1971 was a low year for Lotus. The Rindt accident hung as a dark shadow over the team, there were legal problems and Fittipaldi had a road accident. All that added up to only a handful of podium places and no wins. The D specification was introduced on Fittipaldi’s car at Monaco: rear suspension gained one more radius rod and the lower wishbone was replaced by parallel links. Further modifications on the cars saw a new one-piece rear wing and a different oil tank design.

The cars were repainted for 1972. Being red and white with gold stripes before, they now became black and gold and would hence be known as ‘John Player Specials’ due to the sponsorship agreement. One of the most famous liveries in history of Formula One was thus created. The cars continued to run under the D specification. The oil tank was further modified and the rear wing was pushed ever further back to increase rear downforce. New regulations demanded thicker protection of the fuel tanks and the cars were modified accordingly. It was a successful year. Fittipaldi won 5 races and was crowned World Champion, still the youngest in the sport at the age of 25 yr. 9 m. He clinched the title with a win at the Italian GP at Monza. Coming to Monza, the Lotus transporter ad an accident and both cars were damaged. The team shipped a spare as quickly as possible and Fittipaldi was left with only one car for qualifying and the race while his teammate had to skip Monza. Luckily Fittipaldi did everything right.

In 1973 Tyrrell fielded a team with both Stewart and Cevert able to win races, Lotus decided to pair Fittipaldi with someone of equal ability. Ronnie Peterson, the rising star from Sweden and 1971 runner-up was signed. 1973 saw new regulations to be imposed from the Spanish GP on. They incorporated a 20cm wider bodywork with mandatory deformable structures. Phillippe left the team and the new designers were Martin Ogilvie and Ralph Bellamy.

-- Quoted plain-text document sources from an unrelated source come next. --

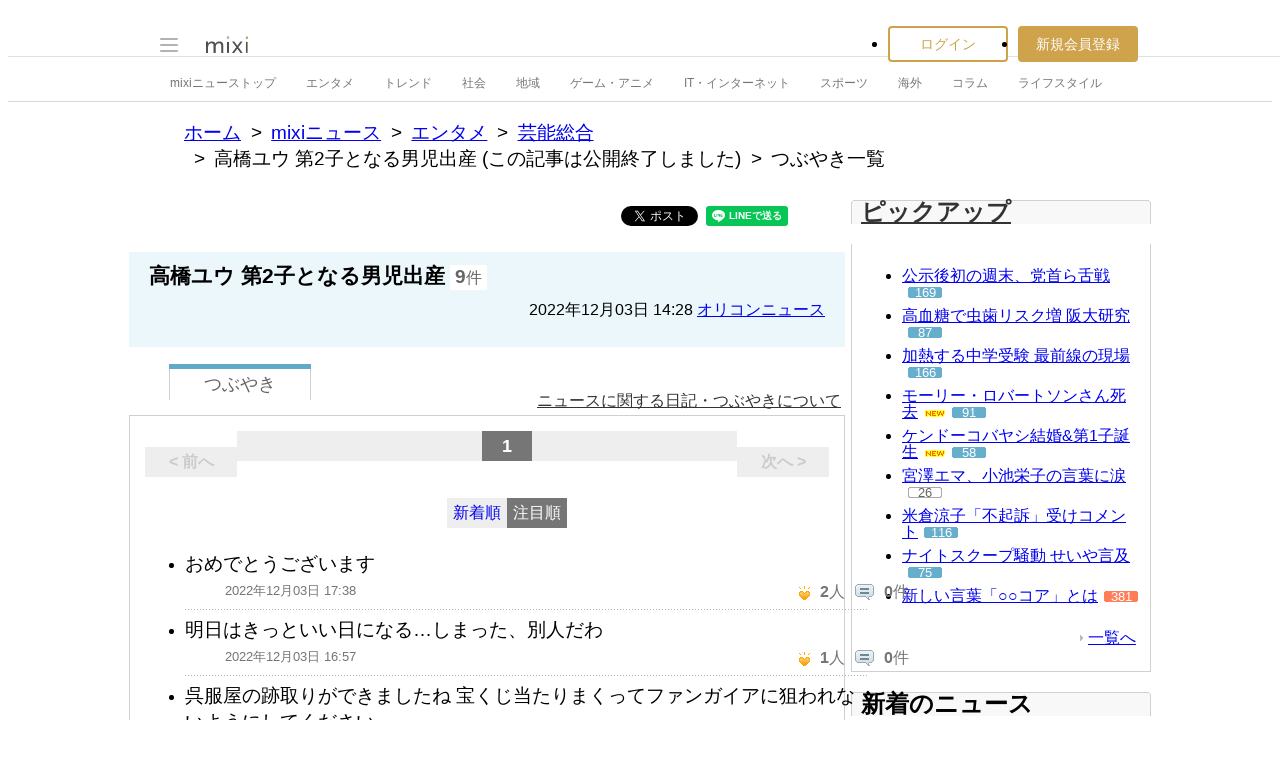

--- FILE ---
content_type: text/html; charset=utf-8
request_url: https://www.google.com/recaptcha/api2/aframe
body_size: 267
content:
<!DOCTYPE HTML><html><head><meta http-equiv="content-type" content="text/html; charset=UTF-8"></head><body><script nonce="arzJ8FTcR9dMtTZBcvNoKA">/** Anti-fraud and anti-abuse applications only. See google.com/recaptcha */ try{var clients={'sodar':'https://pagead2.googlesyndication.com/pagead/sodar?'};window.addEventListener("message",function(a){try{if(a.source===window.parent){var b=JSON.parse(a.data);var c=clients[b['id']];if(c){var d=document.createElement('img');d.src=c+b['params']+'&rc='+(localStorage.getItem("rc::a")?sessionStorage.getItem("rc::b"):"");window.document.body.appendChild(d);sessionStorage.setItem("rc::e",parseInt(sessionStorage.getItem("rc::e")||0)+1);localStorage.setItem("rc::h",'1769911752589');}}}catch(b){}});window.parent.postMessage("_grecaptcha_ready", "*");}catch(b){}</script></body></html>

--- FILE ---
content_type: application/javascript; charset=utf-8
request_url: https://fundingchoicesmessages.google.com/f/AGSKWxVZoI_tYKjrY-gpPObE40VSvO1N_AfsHtIKGDA_uHzZTtBVM7wLkfAGvc3PEpURzWMRyq7tNVN4t3spHrI6WVoXkE0rJh6mvxgmD_IwsjLfADkRHfjucXfMUqw_kV7_SFUd4kmwTvPsiDgJpsQnzR14x_MCFCMGJq98oCX_EVE43TYo3lYpgj5J3zS-/_/websie-ads3./text_ad./ads-right./swfbin/ad3-/adx_blacklist.js
body_size: -1284
content:
window['29fcab27-4a23-4ffd-8076-f2aa76575b63'] = true;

The first 2 races in South America were however held under 1972 regulations. Lotus ran 72D cars for Fittipaldi and Peterson. Fittipaldi won both races and Peterson showed very strongly too qualifying on pole in Brazil, only his second race for the team. In Brazil these old cars were still heads and shoulders over all the opposition setting times 1.5 seconds quicker than fastest non-Lotus runners. The immortal design was still at its very best. However, later in the season the cars had to be redesigned. Previously detachable, sidepods now were molded into monocoque making up the deformable structure. This specification was called ‘E’. Further modifications were on the rear wing, oil tank (as usual) and suspension which had to be extensively modified to suit ever-changing tyre designs. The new cars were better suited to the latest tyres and Lotus had to stretch its capacities to the limit to tailor the cars to ever-changing conditions.

Reliability wasn’t as good as before and things began to go downhill for Fittipaldi. Yet, he won one more race and Peterson won no less than four in the second part of the season. Lotus won constructors’ title but Tyrrell’s Jackie Stewart won drivers’ title having won 5 races. Had all Lotus’ effort been concentrated on one driver, they might have been able to win both titles. Fittipaldi felt neglected by Colin Chapman and headed for McLaren in 1974. It was to prove a good move as he won the drivers’ title that year. Peterson was partnered by Jacky Ickx. The 72 was destined to be succeeded by the Type 76 but that car proved to be a failure. The drivers had to revert to the old 72. Peterson drove brilliantly and won three races on three very diverse circuits: Monaco, Dijon and Monza. Rainman Ickx won the wet Race of Champions. That was the best that the old cars could do.

1975 was a disaster – not surprisingly for a late-1969 design. By that time the cars were old and unsuitable for the latest generation of tyres. The weight bias was too much in the rear and the cars couldn’t heat the front tyres adequately. A wider front track was tried and also a longer wheelbase by 5 cm to cure it. Cable operated torsion bars were tried which worked only under tension. Later a combination of torsion bars and coils tried and a F specification car was introduced with coil springs instead of torsion bars at the rear. Nothing helped. Ickx left mid-season and Peterson fought to the end grabbing 2 points at the 72’s last race, the 1975 US GP.